Well, usually this is hers. However, sometimes it could be his.
Critical Mass: Core Meltdown (His) defines “critical mass” and “core meltdown”, so I would highly encourage you to go read about it. This is what you need to do right now.
When you reach critical mass, and a core meltdown in your relationship occurs, you’ve experienced so much betrayal trauma, it is difficult, not impossible but highly improbable, to recover. Your relationship can survive, but it is forever changed as you knew it. Everything hinges on both of you doing whatever is necessary for relationship recovery (rebuilding) to heal. Your Partner is busy doing damage control while you’re busy trying to mitigate the risks. For now, let’s focus our attention on your betrayal trauma recovery.
So, the first question you have to ask yourself is “Now What?” There are so many scenarios playing out in your head as you wonder how you’ve managed to find yourself in a situation that is beyond your control, that you had no say in, because decisions were made that had an influence and impact on your life without so much as the common courtesy to include you in them. It is for this reason that I tell Partners this:
“Any decision you make, and that decision has the propensity to influence or impact another person, then you have a duty, obligation, and responsibility to share that decision with them.”

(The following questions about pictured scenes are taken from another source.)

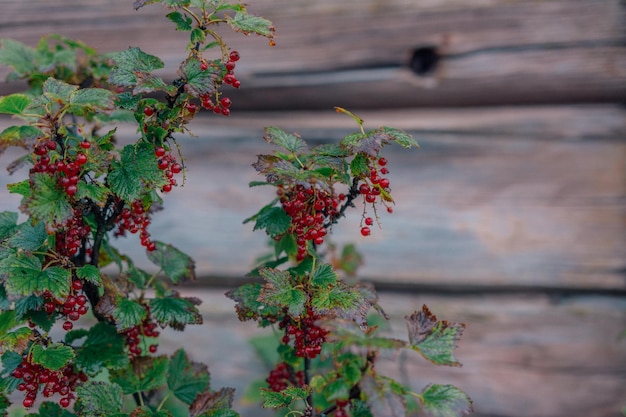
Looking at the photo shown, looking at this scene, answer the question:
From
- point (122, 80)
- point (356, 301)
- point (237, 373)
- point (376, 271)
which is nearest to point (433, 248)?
point (376, 271)

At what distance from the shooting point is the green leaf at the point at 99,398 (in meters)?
0.65

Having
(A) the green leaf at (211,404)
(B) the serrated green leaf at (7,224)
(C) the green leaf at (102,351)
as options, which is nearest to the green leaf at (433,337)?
(A) the green leaf at (211,404)

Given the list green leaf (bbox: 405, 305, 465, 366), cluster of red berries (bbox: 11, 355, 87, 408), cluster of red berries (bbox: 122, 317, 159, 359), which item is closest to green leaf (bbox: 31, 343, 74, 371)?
cluster of red berries (bbox: 11, 355, 87, 408)

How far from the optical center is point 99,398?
2.17ft

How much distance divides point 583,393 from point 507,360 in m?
0.20

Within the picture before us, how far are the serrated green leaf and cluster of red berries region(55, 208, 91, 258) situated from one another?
7cm

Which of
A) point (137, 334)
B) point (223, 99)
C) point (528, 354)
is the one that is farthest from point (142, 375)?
point (528, 354)

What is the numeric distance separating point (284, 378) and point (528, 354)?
2.69 feet

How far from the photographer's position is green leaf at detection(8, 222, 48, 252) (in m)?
0.62

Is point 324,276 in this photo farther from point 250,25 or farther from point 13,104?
point 13,104

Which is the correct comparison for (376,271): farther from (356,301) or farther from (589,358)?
(356,301)

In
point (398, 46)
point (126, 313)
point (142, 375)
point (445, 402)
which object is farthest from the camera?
point (398, 46)

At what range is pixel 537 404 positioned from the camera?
142cm

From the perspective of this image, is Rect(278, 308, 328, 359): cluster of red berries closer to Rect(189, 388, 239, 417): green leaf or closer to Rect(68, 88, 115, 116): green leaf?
Rect(189, 388, 239, 417): green leaf
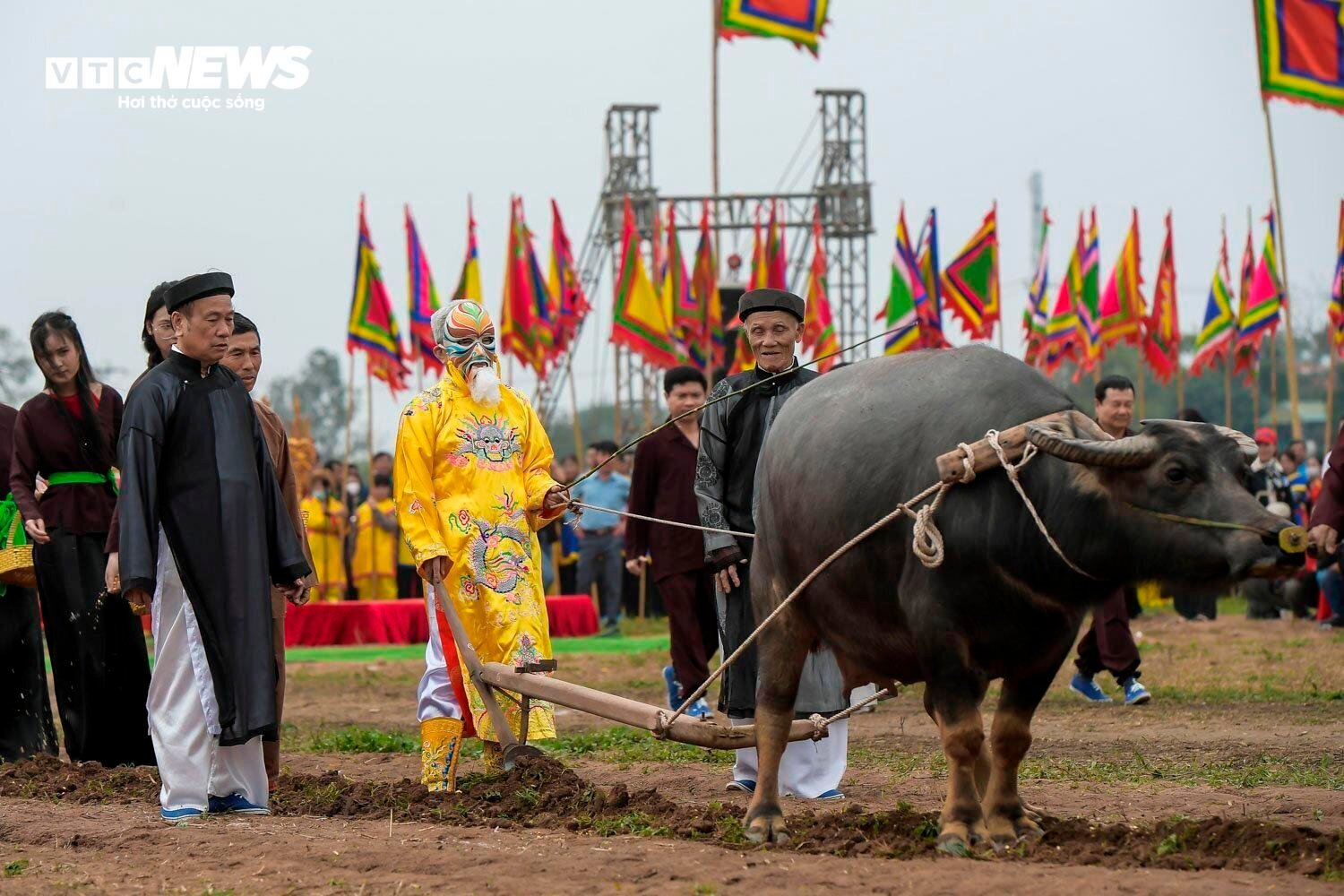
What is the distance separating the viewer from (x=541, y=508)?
7602 millimetres

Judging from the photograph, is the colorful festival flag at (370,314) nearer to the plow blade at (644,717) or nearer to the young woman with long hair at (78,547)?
the young woman with long hair at (78,547)

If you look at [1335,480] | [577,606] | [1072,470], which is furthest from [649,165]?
[1072,470]

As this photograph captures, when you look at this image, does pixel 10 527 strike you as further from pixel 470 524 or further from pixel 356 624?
pixel 356 624

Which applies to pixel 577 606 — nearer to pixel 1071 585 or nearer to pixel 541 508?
pixel 541 508

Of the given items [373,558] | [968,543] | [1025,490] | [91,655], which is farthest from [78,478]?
[373,558]

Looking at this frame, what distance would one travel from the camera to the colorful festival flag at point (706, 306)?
2367 centimetres

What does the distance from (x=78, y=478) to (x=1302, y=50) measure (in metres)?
14.0

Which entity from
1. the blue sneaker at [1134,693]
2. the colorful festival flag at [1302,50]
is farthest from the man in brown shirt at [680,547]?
the colorful festival flag at [1302,50]

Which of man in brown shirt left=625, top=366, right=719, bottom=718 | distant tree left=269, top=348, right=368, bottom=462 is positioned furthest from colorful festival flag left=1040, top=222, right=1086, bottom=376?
distant tree left=269, top=348, right=368, bottom=462

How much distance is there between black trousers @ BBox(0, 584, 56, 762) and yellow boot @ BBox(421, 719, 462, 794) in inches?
105

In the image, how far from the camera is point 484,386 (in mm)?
7531

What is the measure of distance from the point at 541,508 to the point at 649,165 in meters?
26.7

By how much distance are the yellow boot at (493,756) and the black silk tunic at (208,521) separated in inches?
40.2

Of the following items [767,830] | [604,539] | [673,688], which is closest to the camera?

As you try to figure out whether you are coming or going, as if watching it all unfold from an out-of-body experience, remember, you didn’t create it. Your Partner did. Now that you have a fundamental understanding of where you are, let’s break it down into manageable pieces.
For brevity, these only highlight that which you need to consider first upon reaching “critical mass.” For the scope of this discussion, we will restrict it to the things you need to focus on right here, right now:
DISCOVERY or DISCLOSURE
Discovery or Disclosure ~ Did you discover your betrayal, or was it disclosed to you? Disclosure is most promising unless it was spawned by a desperate reactionary response to discovery. It’s “you caught me, so this is all that I have done” when it doesn’t even begin to reflect what was actually done. It is high on rhetoric and short on substance. There’s a rhyme and reason to disclosure which will be featured later in Disclosure: A Brief Overview. If there is a discovery, and denial ensues, then we have a different set of problems to deal with.
SAFETY is
#1 PRIORITY
Generally speaking, this should have been first, but it was important to address the discovery/disclosure question as a prerequisite. The single most important question(s) concerns your personal safety:
- Are you safe?
- Are your children safe?
- Are the rest of your family and friends safe?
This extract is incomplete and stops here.